Task: Read the post below about Susie's job and list every excuse her new boss has given for leaving work.

START Page

For the life of me, I cannot remember ... what made us think that we were wise and we'd never compromise.

Sorry. I meant I cannot remember what I was going to write.

First sign of old age ... a good pee erases your memory bank.

Somebody hand me my colostomy bag, please.


So yesterday I get this email from the wife, saying we have to have an early dinner because she has to go back to work at 6:30 to have a discussion with her boss and his supervisor.

His supervisor is this woman that Susie has never gotten along with. This is the woman that chopped Susie's annual raise down from 3% to 2.6% because Susie cares more about her family than her job.

The woman also nixed Susie's annual bonus for two years straight. Susie's been with the company for eight years and the first six years she got bonuses. Now ... nothing.

Making matters worse, her new boss is a lazy bastard. Every day he leaves work for several hours, saying he has to go mow his yard or get his car washed or clean up his lake home.

Seriously. These are some of the excuses he's used in the past to leave for the day at 1 p.m.

The guy has the spine of a gingerbread man. He kisses this female supervisor's ass like it was made of candy and makes no bones about it. He has to. His work ethic is horrible and the only way he can hold on to this cushy job is to kiss ass.

He's been with the company about eight months. Susie...eight years.

He got a bonus of $3,100 last month. Hasn't even been there a year.

Susie...nothing.

He told Susie that he was thinking about taking that money and investing it in stocks.

Susie told him that's what she used to do when she got bonuses ... before HE came on board.

She said it went right over his head.

Anyway, they had a meeting last night. She got home about 8:30 and said it went well and she feels better about her job.

But she didn't want to discuss what happened or what was said.

Which makes me think ... she's back out on the streets, hookin' for crack.

My wife is a TV movie of the week. "Susie...Portrait Of A Crackwhore Housewife".

(sigh)


Which...since she was gone for a few hours last night ... meant serious bonding time between Andrew and I.

Have I told you how Andrew enjoys humping anything and everything now?

END Page
START Data provided

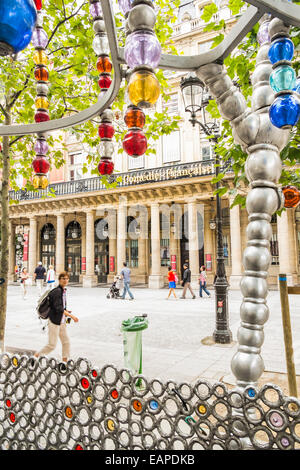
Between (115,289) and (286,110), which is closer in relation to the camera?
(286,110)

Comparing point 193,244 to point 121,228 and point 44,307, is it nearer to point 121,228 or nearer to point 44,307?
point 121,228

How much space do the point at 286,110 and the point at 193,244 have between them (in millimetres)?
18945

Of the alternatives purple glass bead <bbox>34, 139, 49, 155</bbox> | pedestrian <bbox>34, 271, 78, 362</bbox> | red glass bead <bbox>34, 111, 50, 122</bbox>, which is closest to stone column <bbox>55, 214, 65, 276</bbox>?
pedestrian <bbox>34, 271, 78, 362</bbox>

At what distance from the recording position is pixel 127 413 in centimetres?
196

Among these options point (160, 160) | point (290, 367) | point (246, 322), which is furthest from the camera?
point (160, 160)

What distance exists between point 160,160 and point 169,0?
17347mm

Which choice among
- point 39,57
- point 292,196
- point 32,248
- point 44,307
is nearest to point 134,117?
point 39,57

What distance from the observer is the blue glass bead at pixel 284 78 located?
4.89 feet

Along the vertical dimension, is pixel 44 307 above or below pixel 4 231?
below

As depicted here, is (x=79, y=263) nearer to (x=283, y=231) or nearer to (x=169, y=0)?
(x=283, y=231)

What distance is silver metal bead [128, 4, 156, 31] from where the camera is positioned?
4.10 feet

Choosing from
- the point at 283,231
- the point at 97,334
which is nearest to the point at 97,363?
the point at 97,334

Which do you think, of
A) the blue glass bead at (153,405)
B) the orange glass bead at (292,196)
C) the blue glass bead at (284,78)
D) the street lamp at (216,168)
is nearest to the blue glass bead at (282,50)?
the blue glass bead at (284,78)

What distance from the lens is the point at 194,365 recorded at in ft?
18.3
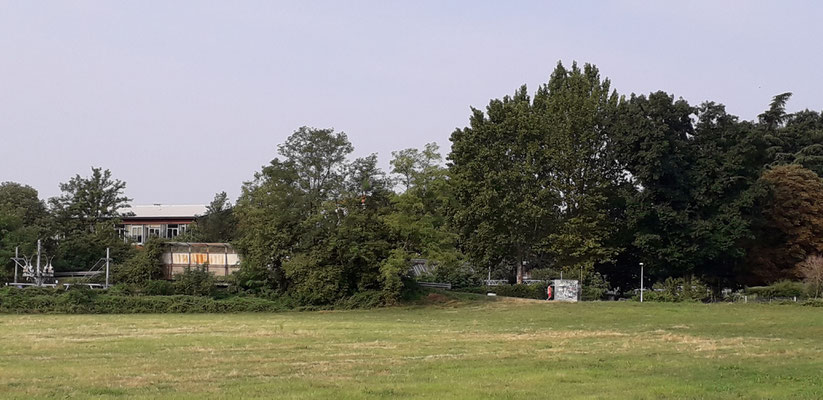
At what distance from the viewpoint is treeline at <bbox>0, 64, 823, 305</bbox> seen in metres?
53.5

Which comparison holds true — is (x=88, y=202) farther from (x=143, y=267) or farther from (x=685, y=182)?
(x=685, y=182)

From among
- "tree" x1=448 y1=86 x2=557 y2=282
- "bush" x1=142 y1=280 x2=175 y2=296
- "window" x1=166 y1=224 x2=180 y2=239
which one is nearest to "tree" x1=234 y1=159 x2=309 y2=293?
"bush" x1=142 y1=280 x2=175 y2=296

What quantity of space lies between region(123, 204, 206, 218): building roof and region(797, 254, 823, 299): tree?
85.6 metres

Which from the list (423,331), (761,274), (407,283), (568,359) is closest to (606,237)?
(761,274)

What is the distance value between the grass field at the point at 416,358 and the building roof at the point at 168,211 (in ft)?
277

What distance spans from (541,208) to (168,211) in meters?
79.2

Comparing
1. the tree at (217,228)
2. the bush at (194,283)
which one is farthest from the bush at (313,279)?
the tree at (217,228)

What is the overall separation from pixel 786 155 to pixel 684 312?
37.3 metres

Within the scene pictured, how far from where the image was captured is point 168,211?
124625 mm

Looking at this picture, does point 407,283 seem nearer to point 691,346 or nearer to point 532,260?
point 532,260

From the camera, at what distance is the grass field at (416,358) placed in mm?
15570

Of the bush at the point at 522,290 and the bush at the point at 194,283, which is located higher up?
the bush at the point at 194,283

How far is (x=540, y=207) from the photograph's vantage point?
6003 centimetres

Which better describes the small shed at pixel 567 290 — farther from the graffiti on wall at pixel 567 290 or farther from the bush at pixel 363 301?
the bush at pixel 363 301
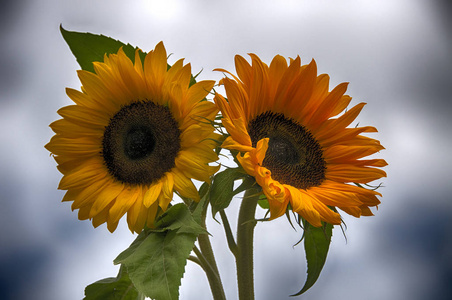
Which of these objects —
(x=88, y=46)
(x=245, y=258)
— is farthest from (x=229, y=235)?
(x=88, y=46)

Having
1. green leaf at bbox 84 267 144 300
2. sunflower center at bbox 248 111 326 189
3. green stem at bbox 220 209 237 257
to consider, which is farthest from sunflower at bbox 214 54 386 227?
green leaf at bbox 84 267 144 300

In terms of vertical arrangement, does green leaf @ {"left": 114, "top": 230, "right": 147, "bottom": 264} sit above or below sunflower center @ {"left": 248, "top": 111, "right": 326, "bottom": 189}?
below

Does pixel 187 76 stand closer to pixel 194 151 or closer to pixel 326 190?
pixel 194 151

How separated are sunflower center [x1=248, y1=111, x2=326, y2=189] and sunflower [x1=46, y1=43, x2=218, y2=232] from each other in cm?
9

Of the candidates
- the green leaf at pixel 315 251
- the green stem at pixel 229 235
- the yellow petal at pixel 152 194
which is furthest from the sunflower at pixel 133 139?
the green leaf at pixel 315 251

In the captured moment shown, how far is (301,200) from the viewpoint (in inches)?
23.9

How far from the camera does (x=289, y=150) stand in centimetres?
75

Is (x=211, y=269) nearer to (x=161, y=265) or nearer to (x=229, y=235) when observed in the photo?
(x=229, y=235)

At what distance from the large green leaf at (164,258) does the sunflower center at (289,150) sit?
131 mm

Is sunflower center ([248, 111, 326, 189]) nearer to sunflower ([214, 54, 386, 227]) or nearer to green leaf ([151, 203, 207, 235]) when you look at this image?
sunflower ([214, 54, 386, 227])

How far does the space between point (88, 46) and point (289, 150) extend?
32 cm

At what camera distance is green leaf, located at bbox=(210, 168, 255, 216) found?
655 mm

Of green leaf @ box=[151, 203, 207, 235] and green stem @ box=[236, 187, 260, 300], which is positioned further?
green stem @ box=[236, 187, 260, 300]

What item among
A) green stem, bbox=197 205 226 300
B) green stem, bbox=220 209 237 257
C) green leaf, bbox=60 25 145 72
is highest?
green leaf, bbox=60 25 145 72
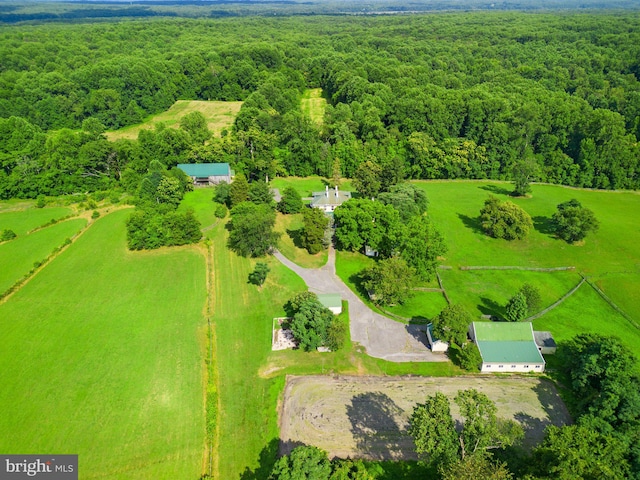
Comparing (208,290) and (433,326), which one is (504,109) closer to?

END Data provided

Response to the exercise:
- Mowing his yard
- Getting his car washed
- Cleaning up his lake home